Our best-kept secrets are the ones that surprise us when they’re revealed.  They’re  like some unknown bit of us has snuck out the back door, come around the side of the house and up behind us while we’re on the front porch.  We may have an inkling something is there, then it leaps out like a mischievous little brother with a water balloon, yelling, “Surprise!  Can’t catch me!”.  And the challenge, of course, is to not try to catch it.  To let it be free.  Because when we hear the secrets we’ve been keeping from ourselves, so much space opens up inside.  It’s like we’ve had a boarder in the house who suddenly vacates and now we have this whole room back.  Now we could have an office, or a sewing room, or a nursery, or a yoga studio...  We are now free to clean the space out and do something useful with it. Meaningful, at least.

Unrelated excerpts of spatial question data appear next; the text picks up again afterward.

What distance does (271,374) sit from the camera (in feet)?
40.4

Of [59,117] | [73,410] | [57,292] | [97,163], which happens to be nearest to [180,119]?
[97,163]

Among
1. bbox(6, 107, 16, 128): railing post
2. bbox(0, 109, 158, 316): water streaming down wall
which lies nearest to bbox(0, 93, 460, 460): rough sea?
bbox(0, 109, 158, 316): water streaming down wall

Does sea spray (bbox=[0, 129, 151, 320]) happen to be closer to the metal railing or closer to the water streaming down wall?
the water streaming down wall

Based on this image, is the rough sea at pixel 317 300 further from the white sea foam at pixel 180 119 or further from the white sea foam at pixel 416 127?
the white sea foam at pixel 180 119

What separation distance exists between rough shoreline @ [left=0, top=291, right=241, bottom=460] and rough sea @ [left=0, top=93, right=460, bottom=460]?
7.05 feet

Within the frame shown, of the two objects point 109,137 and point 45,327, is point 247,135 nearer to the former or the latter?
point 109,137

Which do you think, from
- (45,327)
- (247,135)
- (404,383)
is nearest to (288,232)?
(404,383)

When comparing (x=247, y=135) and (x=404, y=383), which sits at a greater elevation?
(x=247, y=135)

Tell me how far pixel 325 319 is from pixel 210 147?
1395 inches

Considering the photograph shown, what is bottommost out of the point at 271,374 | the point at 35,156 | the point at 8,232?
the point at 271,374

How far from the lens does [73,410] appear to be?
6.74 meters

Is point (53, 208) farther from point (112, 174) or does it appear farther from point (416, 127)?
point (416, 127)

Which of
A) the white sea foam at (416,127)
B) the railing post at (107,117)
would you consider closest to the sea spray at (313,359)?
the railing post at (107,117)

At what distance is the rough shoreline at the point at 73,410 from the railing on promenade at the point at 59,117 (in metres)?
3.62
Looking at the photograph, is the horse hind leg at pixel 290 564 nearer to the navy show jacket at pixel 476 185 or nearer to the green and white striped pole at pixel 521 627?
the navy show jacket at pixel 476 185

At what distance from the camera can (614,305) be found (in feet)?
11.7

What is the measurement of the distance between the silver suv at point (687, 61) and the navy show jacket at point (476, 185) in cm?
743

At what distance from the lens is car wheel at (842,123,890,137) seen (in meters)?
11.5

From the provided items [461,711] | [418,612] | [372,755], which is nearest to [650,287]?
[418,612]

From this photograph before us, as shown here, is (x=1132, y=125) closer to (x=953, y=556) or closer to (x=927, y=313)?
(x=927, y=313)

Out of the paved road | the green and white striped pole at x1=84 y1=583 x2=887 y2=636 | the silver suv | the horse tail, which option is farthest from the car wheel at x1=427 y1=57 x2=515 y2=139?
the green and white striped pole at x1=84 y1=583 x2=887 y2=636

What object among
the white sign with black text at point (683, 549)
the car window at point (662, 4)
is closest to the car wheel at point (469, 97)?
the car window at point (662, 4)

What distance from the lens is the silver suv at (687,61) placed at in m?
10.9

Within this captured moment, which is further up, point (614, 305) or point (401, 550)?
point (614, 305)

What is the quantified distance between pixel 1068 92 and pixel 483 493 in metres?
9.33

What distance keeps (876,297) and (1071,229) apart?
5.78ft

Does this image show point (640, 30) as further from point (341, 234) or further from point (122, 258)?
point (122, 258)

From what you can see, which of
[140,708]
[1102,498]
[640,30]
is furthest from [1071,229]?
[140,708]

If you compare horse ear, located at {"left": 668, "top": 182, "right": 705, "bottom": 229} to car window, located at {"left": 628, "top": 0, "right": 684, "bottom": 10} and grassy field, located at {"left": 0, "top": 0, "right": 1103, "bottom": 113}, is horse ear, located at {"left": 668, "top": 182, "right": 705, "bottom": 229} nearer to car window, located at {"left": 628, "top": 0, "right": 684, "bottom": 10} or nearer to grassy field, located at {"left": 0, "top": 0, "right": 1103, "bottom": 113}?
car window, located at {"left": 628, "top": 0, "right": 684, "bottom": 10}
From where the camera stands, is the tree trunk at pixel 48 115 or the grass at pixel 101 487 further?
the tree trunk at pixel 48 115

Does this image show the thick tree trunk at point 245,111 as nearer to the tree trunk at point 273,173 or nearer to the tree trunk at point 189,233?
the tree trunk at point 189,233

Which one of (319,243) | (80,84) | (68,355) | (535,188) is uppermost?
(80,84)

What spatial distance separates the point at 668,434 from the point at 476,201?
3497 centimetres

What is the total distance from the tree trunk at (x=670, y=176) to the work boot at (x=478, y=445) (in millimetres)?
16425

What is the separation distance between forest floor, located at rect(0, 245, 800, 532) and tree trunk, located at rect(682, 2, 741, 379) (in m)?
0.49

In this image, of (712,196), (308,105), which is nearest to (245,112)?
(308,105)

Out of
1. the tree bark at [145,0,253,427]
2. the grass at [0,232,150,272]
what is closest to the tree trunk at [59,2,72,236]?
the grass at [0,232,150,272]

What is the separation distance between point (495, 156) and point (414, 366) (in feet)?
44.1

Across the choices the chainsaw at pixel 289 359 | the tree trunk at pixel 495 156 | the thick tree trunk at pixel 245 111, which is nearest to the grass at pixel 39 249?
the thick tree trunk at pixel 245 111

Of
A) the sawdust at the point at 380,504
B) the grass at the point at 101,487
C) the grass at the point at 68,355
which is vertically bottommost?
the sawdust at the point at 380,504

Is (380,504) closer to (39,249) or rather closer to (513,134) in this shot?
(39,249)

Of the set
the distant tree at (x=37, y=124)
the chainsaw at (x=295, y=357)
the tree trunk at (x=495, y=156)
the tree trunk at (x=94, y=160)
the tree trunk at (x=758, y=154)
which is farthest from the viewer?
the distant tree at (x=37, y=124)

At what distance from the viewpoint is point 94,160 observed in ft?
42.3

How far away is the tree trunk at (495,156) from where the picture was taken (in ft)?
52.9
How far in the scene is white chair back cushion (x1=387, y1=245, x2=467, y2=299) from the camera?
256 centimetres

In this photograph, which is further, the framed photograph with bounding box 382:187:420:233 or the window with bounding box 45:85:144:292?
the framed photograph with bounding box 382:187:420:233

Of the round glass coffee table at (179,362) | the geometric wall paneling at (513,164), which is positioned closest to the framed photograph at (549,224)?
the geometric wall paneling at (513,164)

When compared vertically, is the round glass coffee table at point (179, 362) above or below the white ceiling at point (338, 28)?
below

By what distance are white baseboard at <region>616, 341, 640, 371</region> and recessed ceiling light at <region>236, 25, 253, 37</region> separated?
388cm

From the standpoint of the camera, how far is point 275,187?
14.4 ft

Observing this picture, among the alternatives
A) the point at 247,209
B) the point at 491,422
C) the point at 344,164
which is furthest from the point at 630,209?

When my childhood vacated the “potential material” vault in my awareness, there was a period of mourning.  There’s still work to be done with that past, if I and the other parties choose to do it, but I no longer have to keep transformation at bay in order to ensure the authenticity of my “abused kid reveals all” bestseller, because that tome is no longer even a twinkle in my future.  However popular it might have become, however many millions I might have raked in, the practice of dredging through what’s already happened, and which messed up a good portion of the first third of my life, is not a good way to spend time- recreationally or to make a living.  It’s not right living, at all.  So I had to temper my shame and anger at even harboring the idea in the first place (secretly or not!) with the incredible sense of lightness and possibility that followed in its wake.

Suddenly there is so much to write about, so much that is important and true and hopeful and imperative and useful and genuine and very, very exciting!  Suddenly the things and thoughts that are truly of value to me can breathe again!  So much passes through this head of mine that, if put into practice, could really be a transformative force for positive change in the world... and now I’ve been freed up to show all of it to the light.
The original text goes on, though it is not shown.